¿Quién vigila a los vigilantes? El colapso moral del sistema de derechos humanos de la ONU ante el caso Irán

Eje Global

El 1 de julio de 2025, el Consejo de Derechos Humanos de la Organización de las Naciones Unidas (ONU) concluyó su más reciente Evaluación Periódica Universal (UPR) sobre la situación de derechos humanos en Irán. El informe resultante, lejos de emitir una condena clara contra un régimen con un historial sistemático de represión, tortura y ejecuciones, terminó siendo una condonación tácita, una síntesis edulcorada que raya en la complicidad; una revisión que, en lugar de denunciar, parece encubrir.

Esta simulación de escrutinio internacional confirma lo que numerosos observadores ya denuncian desde hace años: que el sistema de derechos humanos de la ONU ha perdido completamente su credibilidad, es ineficaz y ha sido cooptado por los mismos regímenes que debería cuestionar.

La Revisión Periódica Universal (UPR), que en teoría es uno de los mecanismos más sólidos del sistema internacional para evaluar el respeto a los derechos humanos, fue descaradamente manipulada en el caso de Irán. Según un reciente informe de UN Watch, más de la mitad de las presentaciones ante el Consejo provinieron de ONG fachada —organizaciones creadas y financiadas por Teherán para proyectar una imagen de pluralidad cívica donde no existe tal cosa—. En dichas declaraciones se exaltó el “progreso” iraní en temas como igualdad de género, libertad de expresión y Estado de derecho, cuando la realidad del país es otra. Tan inverosímiles fueron las declaraciones de estas organizaciones, que al escucharlas uno tenía que recordarse que hablaban de Irán y no de Shangri-La.

El contraste entre la propaganda oficial y los hallazgos de expertos independientes es abrumador. En marzo de 2024, una misión de investigación respaldada por la propia ONU concluyó que el régimen iraní cometió crímenes de lesa humanidad durante la violenta represión de las protestas de 2022. Se documentaron asesinatos, tortura sistemática, violencia sexual utilizada como arma política y detenciones arbitrarias masivas, con una crueldad particular dirigida contra mujeres y niñas.

Lo anterior no fue un fenómeno aislado. En noviembre de 2023, el Comité de Derechos Humanos de la ONU documentó de manera contundente la falta de independencia judicial en Irán, la represión sistemática de la libertad de expresión y la disidencia, el uso desproporcionado de la tortura y la pena de muerte, la discriminación estructural contra mujeres y minorías, y la criminalización de periodistas, defensores de derechos humanos y opositores. Pero, pese a la gravedad de estas conclusiones, no hubo consecuencias: Irán rechazó de plano todas las recomendaciones esenciales —como abolir la pena capital, ratificar la Convención contra la Tortura, permitir visitas de relatores especiales o liberar prisioneros de conciencia—, con total impunidad.

> _EJERCICIOS_
1. Según el texto sobre el sistema de derechos humanos de la ONU ante el caso Irán, ¿por qué se afirma que la Revisión Periódica Universal fue manipulada? Responde en una o dos oraciones.
2. Prosigue el texto sobre el sistema de derechos humanos de la ONU ante el caso Irán a partir de su última oración.

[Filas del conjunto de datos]
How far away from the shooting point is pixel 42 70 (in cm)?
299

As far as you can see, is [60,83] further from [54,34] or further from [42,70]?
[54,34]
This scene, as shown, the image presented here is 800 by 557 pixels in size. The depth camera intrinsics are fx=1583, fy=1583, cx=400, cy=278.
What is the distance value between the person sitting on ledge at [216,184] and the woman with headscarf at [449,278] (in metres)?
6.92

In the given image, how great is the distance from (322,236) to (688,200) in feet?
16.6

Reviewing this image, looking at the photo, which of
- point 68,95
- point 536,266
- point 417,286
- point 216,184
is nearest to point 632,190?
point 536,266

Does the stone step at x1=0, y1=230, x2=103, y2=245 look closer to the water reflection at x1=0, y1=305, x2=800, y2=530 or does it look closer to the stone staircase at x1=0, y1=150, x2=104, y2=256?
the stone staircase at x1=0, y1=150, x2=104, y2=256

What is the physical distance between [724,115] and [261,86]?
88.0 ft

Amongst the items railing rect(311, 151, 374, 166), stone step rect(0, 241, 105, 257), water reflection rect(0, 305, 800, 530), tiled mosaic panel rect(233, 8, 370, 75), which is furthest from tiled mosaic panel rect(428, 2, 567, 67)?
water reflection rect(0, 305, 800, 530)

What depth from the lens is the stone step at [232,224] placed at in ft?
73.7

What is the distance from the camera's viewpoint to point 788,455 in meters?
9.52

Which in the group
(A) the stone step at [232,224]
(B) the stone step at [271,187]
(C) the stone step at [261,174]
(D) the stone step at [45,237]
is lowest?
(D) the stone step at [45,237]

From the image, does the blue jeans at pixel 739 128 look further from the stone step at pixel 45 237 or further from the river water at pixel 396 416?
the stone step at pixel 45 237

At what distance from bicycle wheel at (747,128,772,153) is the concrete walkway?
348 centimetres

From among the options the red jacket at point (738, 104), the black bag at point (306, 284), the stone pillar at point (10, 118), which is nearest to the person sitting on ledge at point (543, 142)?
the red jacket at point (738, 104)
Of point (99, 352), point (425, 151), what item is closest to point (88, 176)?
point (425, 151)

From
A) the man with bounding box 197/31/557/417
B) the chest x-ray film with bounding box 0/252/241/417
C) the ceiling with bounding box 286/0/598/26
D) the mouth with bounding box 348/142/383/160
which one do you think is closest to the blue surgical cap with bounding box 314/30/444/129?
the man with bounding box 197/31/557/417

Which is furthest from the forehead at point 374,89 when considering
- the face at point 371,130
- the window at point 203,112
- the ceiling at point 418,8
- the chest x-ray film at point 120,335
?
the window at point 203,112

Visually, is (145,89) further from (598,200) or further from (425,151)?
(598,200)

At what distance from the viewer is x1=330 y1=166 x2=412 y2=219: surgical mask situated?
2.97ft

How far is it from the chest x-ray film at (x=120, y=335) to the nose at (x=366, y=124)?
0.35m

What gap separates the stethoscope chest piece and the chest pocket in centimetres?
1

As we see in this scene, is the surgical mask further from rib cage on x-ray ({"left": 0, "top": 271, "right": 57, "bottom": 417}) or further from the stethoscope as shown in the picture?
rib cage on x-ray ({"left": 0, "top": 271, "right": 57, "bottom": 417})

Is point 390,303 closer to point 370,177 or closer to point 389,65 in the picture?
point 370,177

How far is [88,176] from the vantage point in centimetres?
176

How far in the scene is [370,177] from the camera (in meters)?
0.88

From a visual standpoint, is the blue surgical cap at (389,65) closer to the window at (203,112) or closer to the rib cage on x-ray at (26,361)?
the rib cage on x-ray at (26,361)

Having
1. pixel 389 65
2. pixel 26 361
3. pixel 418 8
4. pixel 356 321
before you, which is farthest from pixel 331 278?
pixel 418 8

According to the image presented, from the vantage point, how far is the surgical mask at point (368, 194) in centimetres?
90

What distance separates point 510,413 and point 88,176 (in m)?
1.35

> _SOLUCIONES_
1. Porque, según un informe de UN Watch, más de la mitad de las presentaciones ante el Consejo provinieron de ONG fachada creadas y financiadas por Teherán. Su fin era proyectar una imagen de pluralidad cívica inexistente, y exaltaron un supuesto "progreso" iraní en igualdad de género, libertad de expresión y Estado de derecho.

2.
Quizá el mayor símbolo de decadencia y disonancia institucional se dio cuando, en 2023, Irán fue elegido como relator del Comité de Derechos Humanos de la ONU. Un régimen que encabeza rankings globales en ejecuciones, represión y encarcelamiento de periodistas, activistas y opositores, presidió una de las máximas autoridades encargadas de la promoción de los derechos fundamentales. El hecho no fue una anomalía, sino parte de una práctica recurrente en la cual los Estados miembros más autoritarios son premiados con posiciones de liderazgo. De esta manera, el sistema legitima y empodera políticamente desde dentro a los máximos violadores de derechos humanos.

Estas no son más que algunas muestras de cómo la ONU ha perdido su autoridad moral, a medida que los espacios clave de su arquitectura institucional son ocupados por gobiernos violadores sistemáticos de derechos humanos. Cuba, Venezuela, Rusia, China e Irán —todos miembros o excandidatos recientes al Consejo de Derechos Humanos— han instrumentalizado sus asientos para protegerse entre sí, comprando silencios, intercambiando favores y asegurando espacios de poder. Votan en bloque para frenar mandatos de investigación y vaciar de contenido cualquier resolución significativa que pudiera tener efectos reales.

La inclusión de estas dictaduras en el órgano encargado de velar por los derechos humanos es un oxímoron que ya no puede sostenerse bajo la narrativa del pluralismo. Lejos de servir como foro de escrutinio multilateral, el Consejo se ha convertido en una caja de resonancia para regímenes que buscan lavarse la cara frente a la comunidad internacional, mientras reprimen con ferocidad dentro de sus fronteras.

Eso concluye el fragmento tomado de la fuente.